First, please create an account

Already have a Sophia account?

Data Analysis

Author: Jonathan Osters

Source: Images of graphs created by Jonathan Osters

Video Chapters

( 00:00 - 00:43 ) Components of Data Analysis

( 00:44 - 01:31 ) Shape

( 01:32 - 02:07 ) Center

( 02:08 - 02:44 ) Spread

( 02:45 - 03:33 ) Outliers

( 03:34 - 04:20 ) Recap

Video Transcription

Download PDF

This tutorial is going to teach you about data analysis. Data analysis is what we do once we've collected our data. We're going to take a look at it. And see if we can identify trends or key features.

Now the key features that we're looking for, we're going to look for several components, four of them, in fact. We're going to identify the shape that a distribution will have, the center of that distribution, the spread which could be measured a couple of different ways. And we'll see if there are any outliers. We'll go through all of these in greater detail.

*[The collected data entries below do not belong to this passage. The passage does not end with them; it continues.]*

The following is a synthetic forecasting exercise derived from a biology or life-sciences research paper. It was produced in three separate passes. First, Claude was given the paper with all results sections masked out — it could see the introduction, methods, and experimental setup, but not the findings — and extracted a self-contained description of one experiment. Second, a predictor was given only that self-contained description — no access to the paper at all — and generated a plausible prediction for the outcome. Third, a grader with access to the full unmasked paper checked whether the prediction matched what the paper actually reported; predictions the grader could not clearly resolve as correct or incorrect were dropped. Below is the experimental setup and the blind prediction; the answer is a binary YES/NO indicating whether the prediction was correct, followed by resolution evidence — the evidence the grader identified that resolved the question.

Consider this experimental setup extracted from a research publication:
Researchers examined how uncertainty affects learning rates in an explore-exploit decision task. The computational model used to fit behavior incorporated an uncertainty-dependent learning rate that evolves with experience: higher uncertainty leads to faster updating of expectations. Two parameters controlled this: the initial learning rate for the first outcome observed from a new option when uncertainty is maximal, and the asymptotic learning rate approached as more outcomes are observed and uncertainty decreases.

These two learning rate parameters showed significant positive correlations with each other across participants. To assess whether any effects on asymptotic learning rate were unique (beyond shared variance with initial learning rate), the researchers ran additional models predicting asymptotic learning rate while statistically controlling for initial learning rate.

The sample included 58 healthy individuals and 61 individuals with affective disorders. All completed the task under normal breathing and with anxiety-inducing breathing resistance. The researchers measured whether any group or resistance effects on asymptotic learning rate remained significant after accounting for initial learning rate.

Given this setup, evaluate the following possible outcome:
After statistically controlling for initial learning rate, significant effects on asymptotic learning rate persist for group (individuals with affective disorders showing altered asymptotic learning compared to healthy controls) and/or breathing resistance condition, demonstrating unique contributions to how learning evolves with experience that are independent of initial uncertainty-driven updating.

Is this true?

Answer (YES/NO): YES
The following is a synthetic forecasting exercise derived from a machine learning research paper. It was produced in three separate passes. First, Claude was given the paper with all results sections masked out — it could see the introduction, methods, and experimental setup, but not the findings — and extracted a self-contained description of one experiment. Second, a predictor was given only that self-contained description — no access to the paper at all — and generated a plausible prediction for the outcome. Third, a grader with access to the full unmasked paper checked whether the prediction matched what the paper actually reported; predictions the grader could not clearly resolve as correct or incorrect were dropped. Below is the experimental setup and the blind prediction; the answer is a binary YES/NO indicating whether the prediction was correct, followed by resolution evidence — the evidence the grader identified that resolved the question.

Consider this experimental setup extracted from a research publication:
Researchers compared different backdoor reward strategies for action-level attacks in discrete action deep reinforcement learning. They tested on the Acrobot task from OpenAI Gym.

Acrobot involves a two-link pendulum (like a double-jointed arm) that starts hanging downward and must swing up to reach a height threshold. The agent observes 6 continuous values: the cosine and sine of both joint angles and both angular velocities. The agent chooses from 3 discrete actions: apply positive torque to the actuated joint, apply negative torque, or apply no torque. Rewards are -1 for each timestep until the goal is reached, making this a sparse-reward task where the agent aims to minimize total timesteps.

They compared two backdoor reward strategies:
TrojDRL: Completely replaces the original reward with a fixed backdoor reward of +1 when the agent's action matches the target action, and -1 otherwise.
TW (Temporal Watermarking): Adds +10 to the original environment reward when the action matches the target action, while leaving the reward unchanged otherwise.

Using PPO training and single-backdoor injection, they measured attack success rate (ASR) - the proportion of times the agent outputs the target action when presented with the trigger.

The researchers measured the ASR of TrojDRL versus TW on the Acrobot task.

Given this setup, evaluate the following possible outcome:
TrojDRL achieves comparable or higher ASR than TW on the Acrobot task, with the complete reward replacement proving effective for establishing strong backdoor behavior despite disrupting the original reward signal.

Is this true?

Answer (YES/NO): NO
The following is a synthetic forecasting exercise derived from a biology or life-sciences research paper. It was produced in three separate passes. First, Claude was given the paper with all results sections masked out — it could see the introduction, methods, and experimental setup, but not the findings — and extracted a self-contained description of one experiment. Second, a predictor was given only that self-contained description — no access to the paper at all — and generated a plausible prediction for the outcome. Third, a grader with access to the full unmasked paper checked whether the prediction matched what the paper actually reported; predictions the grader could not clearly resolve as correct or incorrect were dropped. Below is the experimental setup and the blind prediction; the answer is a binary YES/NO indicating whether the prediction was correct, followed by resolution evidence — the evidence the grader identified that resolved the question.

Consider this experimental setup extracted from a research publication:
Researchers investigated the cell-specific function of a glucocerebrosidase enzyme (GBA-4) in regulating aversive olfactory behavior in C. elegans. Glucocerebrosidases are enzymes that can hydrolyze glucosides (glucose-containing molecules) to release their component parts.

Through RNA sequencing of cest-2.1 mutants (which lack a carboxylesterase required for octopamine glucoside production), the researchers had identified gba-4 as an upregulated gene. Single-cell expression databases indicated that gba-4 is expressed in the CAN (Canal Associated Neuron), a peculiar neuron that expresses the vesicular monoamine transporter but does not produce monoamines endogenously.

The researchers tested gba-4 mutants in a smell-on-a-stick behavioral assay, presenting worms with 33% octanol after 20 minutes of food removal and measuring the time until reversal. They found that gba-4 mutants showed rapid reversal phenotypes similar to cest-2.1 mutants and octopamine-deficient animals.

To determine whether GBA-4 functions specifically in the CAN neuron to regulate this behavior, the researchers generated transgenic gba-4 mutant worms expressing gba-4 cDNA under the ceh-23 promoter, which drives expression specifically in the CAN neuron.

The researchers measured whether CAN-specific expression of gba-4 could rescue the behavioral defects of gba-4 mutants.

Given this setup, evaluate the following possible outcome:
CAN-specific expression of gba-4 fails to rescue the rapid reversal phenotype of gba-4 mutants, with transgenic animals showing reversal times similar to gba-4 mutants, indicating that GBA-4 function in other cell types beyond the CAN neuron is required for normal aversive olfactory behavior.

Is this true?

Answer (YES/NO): NO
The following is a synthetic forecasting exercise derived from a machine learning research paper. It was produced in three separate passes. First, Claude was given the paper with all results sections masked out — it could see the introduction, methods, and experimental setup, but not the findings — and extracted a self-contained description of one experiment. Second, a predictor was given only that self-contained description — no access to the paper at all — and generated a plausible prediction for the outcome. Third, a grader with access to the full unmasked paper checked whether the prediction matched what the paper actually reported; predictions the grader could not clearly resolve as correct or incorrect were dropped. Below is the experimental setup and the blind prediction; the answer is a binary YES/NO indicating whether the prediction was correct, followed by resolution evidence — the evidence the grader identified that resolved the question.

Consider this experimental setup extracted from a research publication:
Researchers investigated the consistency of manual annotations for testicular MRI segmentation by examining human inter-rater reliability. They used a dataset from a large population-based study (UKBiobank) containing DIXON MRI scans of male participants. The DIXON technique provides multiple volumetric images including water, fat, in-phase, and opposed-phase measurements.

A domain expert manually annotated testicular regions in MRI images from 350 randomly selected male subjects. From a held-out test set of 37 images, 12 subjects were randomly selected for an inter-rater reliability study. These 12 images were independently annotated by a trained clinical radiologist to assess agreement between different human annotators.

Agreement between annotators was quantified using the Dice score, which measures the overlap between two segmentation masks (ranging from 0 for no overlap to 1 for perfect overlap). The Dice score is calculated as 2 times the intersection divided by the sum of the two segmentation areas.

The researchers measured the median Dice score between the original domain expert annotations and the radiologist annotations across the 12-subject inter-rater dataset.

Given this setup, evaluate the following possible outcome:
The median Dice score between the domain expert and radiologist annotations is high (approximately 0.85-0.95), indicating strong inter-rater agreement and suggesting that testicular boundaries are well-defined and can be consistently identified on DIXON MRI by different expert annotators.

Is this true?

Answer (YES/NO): NO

Shape first, shape is sort of a qualitative notion. It's telling us where most of the points lie in the distribution. So, for instance, this shape you would say that most of the data points are up here in this hump. And there's not a whole lot of data points over here in what we'd call the tail. Or it could look sort of the opposite way. This distribution is called skewed to the right. It has a hump on the left and a tail on the right. This distribution is called skewed to the left. It has a tail on the left.

Center is essentially what it sounds like. It's wherever the middle is. However, there are a couple different ways to measure center. If you look at this arrow it's right below the peak. If you look at this one it's sort of a little further off to the right. But it looks like if you drew a line here about half the area would be to the left of it and about half the area would be to the right of it. And then there's yet another one over here. Which one is the correct measure of center? Well they're all different measures. And they're all correct for different situations.

And then spread gives a numerical value relating how spread out the data points are. And again there are several different measures. For instance, maybe I'm just interested in where most of the data points lie, which would be here below the hump. Or maybe I'm interested in the full range of data points from the lowest all the way the highest. And that would be a different measurement.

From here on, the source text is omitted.